Когда я вижу, как мои сестры друг другу улыбаются, трудно поверить, что наша семья не всегда была такая… цельная. Однажды вечером мы уехали из больницы, не зная, что ждет Бри, а на следующее утро, рано-рано, родителям позвонили и сказали, что она начинает приходить в себя. Они вытащили меня из постели и полетели в больницу, чтобы быть рядом с ней. Поскольку ей необходимо было пристальное медицинское наблюдение, ее увезли из палаты Энн в другую, куда бы могли заходить доктора и персонал, не тревожа Энн.

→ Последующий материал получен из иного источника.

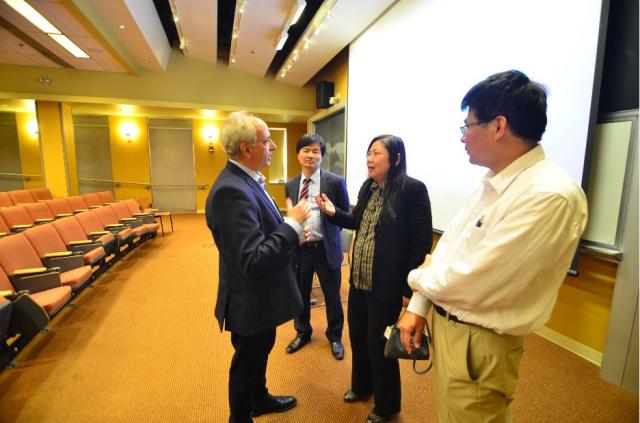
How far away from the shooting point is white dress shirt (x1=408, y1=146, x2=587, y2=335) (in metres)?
0.72

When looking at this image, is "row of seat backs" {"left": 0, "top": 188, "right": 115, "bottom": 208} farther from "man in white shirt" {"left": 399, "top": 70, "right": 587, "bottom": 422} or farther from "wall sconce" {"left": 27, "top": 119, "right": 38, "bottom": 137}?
"man in white shirt" {"left": 399, "top": 70, "right": 587, "bottom": 422}

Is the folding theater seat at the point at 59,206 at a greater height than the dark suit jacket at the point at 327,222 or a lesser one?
lesser

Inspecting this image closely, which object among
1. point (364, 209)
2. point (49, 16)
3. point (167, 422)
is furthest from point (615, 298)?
point (49, 16)

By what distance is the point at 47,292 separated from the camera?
2.33 meters

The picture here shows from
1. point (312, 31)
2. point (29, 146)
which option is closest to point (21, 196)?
point (29, 146)

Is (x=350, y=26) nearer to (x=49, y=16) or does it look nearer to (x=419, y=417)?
(x=49, y=16)

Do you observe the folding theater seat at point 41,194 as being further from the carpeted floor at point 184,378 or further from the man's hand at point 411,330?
the man's hand at point 411,330

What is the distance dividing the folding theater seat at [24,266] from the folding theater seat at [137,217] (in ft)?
7.14

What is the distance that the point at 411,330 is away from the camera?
1.02 m

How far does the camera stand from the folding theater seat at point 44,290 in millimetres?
2177

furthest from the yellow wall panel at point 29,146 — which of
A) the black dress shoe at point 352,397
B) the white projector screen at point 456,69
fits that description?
the black dress shoe at point 352,397

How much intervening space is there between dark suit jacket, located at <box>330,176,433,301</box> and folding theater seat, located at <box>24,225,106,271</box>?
117 inches

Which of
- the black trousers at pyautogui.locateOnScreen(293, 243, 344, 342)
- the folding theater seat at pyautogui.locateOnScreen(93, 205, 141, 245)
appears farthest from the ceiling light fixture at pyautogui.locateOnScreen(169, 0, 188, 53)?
the black trousers at pyautogui.locateOnScreen(293, 243, 344, 342)

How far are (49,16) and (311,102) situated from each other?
519 centimetres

Это произошло почти три недели назад.

После операции Энн идет на поправку гораздо быстрее, чем я ожидал. Пока ей нельзя бегать и все такое, но уже через несколько дней в больнице она начала вставать и ходить, а сейчас может даже выполнять несложную работу по дому. И уж точно она вполне здорова, чтобы целоваться!

Фу, гадость!

Бри еще до выздоровления далеко. Ей понадобиться много заниматься, после того как встанет с инвалидной коляски, но я не думаю, что это ее удержит. Блин, я бы совсем не удивился, если бы узнал, что она уже подумывает, как забраться на коляске на холм в парке и скатиться оттуда.

Нет, я не прав. Скорее, она думает о том, как бы усадить меня в свою коляску и спустить вниз. И если честно… звучит заманчиво.

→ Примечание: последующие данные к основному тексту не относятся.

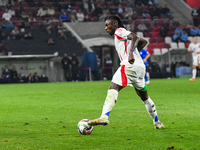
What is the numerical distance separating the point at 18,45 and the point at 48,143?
25169mm

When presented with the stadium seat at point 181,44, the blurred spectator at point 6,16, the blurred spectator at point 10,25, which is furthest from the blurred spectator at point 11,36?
the stadium seat at point 181,44

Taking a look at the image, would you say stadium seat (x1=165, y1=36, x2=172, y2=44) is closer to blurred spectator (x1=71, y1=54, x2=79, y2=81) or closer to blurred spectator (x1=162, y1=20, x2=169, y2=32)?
blurred spectator (x1=162, y1=20, x2=169, y2=32)

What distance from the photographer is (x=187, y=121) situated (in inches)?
281

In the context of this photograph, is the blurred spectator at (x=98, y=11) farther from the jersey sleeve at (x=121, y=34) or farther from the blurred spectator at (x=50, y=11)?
the jersey sleeve at (x=121, y=34)

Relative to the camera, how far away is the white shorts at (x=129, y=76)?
5.88 meters

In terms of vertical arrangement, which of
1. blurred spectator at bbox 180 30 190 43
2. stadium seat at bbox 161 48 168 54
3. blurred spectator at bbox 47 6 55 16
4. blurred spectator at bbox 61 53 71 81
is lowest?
blurred spectator at bbox 61 53 71 81

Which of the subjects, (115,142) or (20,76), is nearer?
(115,142)

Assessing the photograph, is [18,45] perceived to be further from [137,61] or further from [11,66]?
[137,61]

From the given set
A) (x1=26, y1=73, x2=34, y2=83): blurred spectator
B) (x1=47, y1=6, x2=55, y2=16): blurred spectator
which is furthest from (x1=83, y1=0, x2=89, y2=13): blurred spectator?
(x1=26, y1=73, x2=34, y2=83): blurred spectator

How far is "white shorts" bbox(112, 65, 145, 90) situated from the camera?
5.88 m

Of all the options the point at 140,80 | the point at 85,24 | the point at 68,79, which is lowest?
the point at 68,79

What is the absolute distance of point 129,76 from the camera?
5945 mm

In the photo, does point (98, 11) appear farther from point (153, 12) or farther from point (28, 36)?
point (28, 36)

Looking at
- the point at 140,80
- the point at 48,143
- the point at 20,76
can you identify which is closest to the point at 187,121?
the point at 140,80
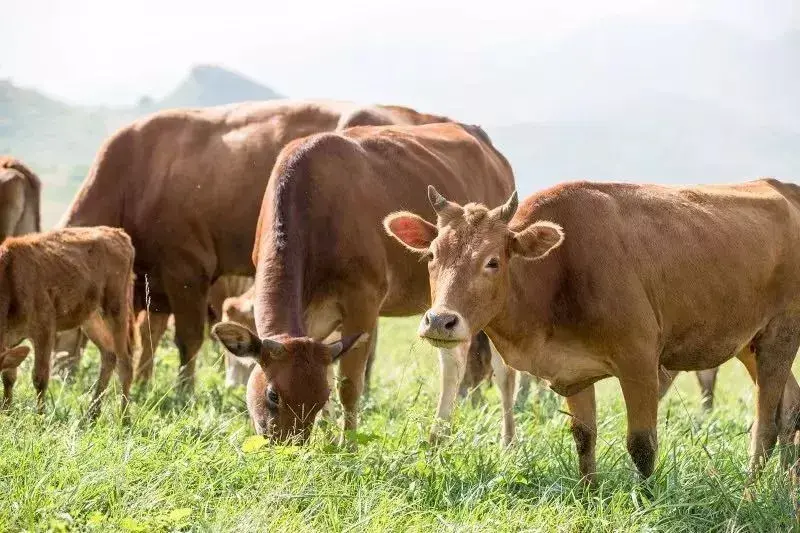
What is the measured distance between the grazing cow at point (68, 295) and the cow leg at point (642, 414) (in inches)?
146

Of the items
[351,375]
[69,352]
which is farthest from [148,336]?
[351,375]

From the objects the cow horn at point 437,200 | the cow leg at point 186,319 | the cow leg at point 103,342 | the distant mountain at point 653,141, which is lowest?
the distant mountain at point 653,141

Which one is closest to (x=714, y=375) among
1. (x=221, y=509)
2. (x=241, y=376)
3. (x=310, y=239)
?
(x=241, y=376)

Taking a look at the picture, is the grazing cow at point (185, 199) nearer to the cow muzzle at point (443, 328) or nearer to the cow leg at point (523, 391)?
the cow leg at point (523, 391)

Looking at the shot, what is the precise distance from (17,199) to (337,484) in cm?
853

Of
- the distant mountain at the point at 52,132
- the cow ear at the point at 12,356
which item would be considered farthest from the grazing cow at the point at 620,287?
the distant mountain at the point at 52,132

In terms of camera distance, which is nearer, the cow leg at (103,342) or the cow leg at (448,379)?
the cow leg at (448,379)

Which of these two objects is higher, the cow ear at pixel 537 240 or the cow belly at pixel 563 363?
the cow ear at pixel 537 240

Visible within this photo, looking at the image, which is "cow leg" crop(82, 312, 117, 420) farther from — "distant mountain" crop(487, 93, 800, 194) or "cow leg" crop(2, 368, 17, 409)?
"distant mountain" crop(487, 93, 800, 194)

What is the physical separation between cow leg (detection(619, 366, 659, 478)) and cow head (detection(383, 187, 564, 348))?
0.89m

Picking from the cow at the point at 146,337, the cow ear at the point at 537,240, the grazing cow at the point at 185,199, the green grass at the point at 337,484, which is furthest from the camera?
the grazing cow at the point at 185,199

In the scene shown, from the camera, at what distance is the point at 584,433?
758 cm

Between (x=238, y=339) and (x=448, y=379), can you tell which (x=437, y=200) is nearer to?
(x=238, y=339)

Папа с мамой возвращаются почти в полночь. Мы с Энн к их приходу спим перед телевизором на диване. Бри — в своей коляске рядом с Энн.

— Дети, — окликает папа. — Просыпайтесь. Мы хотим вам что-то показать.

Мы, озадаченно переглядываясь, направляемся ко входной двери. Возле нашего дома за маминым минивэном стоит Морж.